- To: slug@xxxxxxxxxxx
- Subject: Re: [SLUG] Re: Copyright assignment + the GPL [Was: Streaming media servers]
- From: QuantumG <qg@xxxxxxxxxxx>
- Date: Wed, 09 Feb 2005 12:44:50 +1000
- User-agent: Mozilla Thunderbird 1.0 (Windows/20041206)
Jeff Waugh wrote:
Which is the case, even if the copyright owner distributes the software
under another license.
If they distribute exactly the same code under another license. They
hardly ever do this because the user has no interest in getting
something under a proprietary license if they can get the same thing
under a liberal license. What they do is distribute the same code with
proprietary extensions. The user has the choice, use the code available
under a liberal license and do without the features, or give up their
freedom for the features that are only available under the proprietary
license. This is exactly what RealNetworks is doing with Helix.

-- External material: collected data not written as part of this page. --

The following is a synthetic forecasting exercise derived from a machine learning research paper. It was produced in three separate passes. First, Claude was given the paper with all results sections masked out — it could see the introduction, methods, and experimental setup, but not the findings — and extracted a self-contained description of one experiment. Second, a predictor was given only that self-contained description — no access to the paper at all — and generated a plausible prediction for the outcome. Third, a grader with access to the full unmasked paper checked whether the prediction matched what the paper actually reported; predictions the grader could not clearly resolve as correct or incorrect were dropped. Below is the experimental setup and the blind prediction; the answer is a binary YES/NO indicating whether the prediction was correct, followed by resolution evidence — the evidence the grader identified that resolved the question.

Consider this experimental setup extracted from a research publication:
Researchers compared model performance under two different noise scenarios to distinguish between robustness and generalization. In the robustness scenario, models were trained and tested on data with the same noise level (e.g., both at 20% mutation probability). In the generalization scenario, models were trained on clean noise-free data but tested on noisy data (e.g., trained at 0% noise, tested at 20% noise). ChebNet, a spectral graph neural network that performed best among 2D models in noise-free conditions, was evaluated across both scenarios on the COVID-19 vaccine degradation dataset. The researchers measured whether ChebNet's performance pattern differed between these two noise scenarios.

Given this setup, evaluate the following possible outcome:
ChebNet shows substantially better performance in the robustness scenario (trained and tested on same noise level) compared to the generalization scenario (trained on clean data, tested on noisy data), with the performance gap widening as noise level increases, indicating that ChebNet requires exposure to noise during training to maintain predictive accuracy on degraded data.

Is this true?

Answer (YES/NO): YES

No, complete lack of software freedom inspired the creation of copyleft
licenses, not sensible business models built upon the foundations of
software freedom.
The BSD licenses were around long before the GPL was drafted. RMS
rejected the BSD because it failed to prevent this kind of proprietary
forking. At least that's my understanding of it.

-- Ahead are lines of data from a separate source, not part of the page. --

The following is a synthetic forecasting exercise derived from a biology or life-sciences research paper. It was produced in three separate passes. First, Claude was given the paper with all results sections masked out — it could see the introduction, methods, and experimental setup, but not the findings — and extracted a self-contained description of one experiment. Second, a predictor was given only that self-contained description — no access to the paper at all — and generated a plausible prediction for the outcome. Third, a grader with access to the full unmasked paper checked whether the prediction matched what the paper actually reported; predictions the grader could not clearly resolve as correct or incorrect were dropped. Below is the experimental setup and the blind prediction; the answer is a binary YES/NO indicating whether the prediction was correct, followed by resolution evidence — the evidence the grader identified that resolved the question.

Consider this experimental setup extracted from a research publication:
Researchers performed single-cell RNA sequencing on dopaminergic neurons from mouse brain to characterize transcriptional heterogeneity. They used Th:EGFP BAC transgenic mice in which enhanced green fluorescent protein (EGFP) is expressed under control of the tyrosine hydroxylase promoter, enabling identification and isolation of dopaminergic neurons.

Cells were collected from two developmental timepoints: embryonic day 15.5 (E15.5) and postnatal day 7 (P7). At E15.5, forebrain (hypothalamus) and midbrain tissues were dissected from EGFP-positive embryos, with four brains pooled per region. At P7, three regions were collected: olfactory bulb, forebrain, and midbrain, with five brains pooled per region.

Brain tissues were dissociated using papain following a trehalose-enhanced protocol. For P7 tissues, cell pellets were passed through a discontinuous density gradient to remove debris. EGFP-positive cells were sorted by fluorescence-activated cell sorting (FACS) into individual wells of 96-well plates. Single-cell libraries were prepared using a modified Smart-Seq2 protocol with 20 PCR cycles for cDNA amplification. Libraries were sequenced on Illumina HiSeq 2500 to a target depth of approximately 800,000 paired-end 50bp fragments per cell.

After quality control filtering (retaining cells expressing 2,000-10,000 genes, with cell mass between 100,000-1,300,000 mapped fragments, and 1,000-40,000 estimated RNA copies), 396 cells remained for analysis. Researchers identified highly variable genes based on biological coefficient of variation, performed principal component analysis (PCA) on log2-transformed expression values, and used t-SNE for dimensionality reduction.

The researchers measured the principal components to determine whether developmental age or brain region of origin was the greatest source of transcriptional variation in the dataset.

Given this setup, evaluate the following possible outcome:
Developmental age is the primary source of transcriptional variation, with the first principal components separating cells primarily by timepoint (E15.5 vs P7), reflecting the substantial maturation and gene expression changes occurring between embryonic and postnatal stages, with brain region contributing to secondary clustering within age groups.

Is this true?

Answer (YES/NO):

The community benefits *more* from the availability of the software, source
and commitment of the organisation that owns its copyright than it would if
the source were closed.
But that's not the argument. The argument is whether or not the
community would benefit more from having someone like RealNetworks not
demand copyright assignment. I believe they would because any
extensions RealNetworks makes to the work of contributors will remain free.
I'm sure the situation with RealNetworks is a lot more complicated than
it appears. For example, I'm sure their proprietary product includes
some licensed technology that they obviously have no permission to
integrate into the open source distribution. On the other hand, they
list things such as Ad-Serving Support and Live File Archiving as a
features that is only in the proprietary version. I have no idea what
they entail, but I can imagine that people would want this and be
willing to fore-go their freedom to get it.

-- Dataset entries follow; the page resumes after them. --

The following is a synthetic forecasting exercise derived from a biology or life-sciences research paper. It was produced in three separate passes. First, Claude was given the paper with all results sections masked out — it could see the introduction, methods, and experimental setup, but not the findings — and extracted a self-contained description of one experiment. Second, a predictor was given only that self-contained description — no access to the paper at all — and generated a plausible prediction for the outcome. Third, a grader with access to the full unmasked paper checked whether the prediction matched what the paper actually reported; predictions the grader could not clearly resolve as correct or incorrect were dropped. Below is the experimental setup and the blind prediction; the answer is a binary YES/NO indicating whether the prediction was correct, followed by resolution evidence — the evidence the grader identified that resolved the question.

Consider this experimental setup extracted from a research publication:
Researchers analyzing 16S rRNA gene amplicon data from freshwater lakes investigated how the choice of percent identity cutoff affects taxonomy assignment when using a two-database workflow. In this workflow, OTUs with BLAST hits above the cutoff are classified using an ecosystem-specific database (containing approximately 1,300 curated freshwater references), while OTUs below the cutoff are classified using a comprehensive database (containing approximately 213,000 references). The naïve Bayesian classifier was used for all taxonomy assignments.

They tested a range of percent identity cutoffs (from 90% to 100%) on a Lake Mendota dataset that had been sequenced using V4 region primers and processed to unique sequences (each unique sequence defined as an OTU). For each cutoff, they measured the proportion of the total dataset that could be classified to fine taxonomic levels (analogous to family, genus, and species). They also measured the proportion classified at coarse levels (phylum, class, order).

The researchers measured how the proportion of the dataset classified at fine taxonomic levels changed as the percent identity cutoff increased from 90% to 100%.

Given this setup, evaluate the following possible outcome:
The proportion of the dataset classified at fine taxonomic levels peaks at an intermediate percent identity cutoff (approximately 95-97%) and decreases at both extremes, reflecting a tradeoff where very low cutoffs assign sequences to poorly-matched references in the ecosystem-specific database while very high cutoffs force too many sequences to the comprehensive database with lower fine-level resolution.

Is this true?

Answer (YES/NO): NO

Suppose I wasn't happy with RealNetwork's ad-serving.. maybe my
customers were complaining that the ads take up too much bandwidth or
something. I can't fix that. Well boo-hoo, I gave up my freedom to get
that silly feature so it's my own problem. Say I decide to do something
about it and write an ad-serving extension for the open source
distribution. Are RealNetworks going to accept my patch? Presumably
not. That's a terrible situation for the community to be in.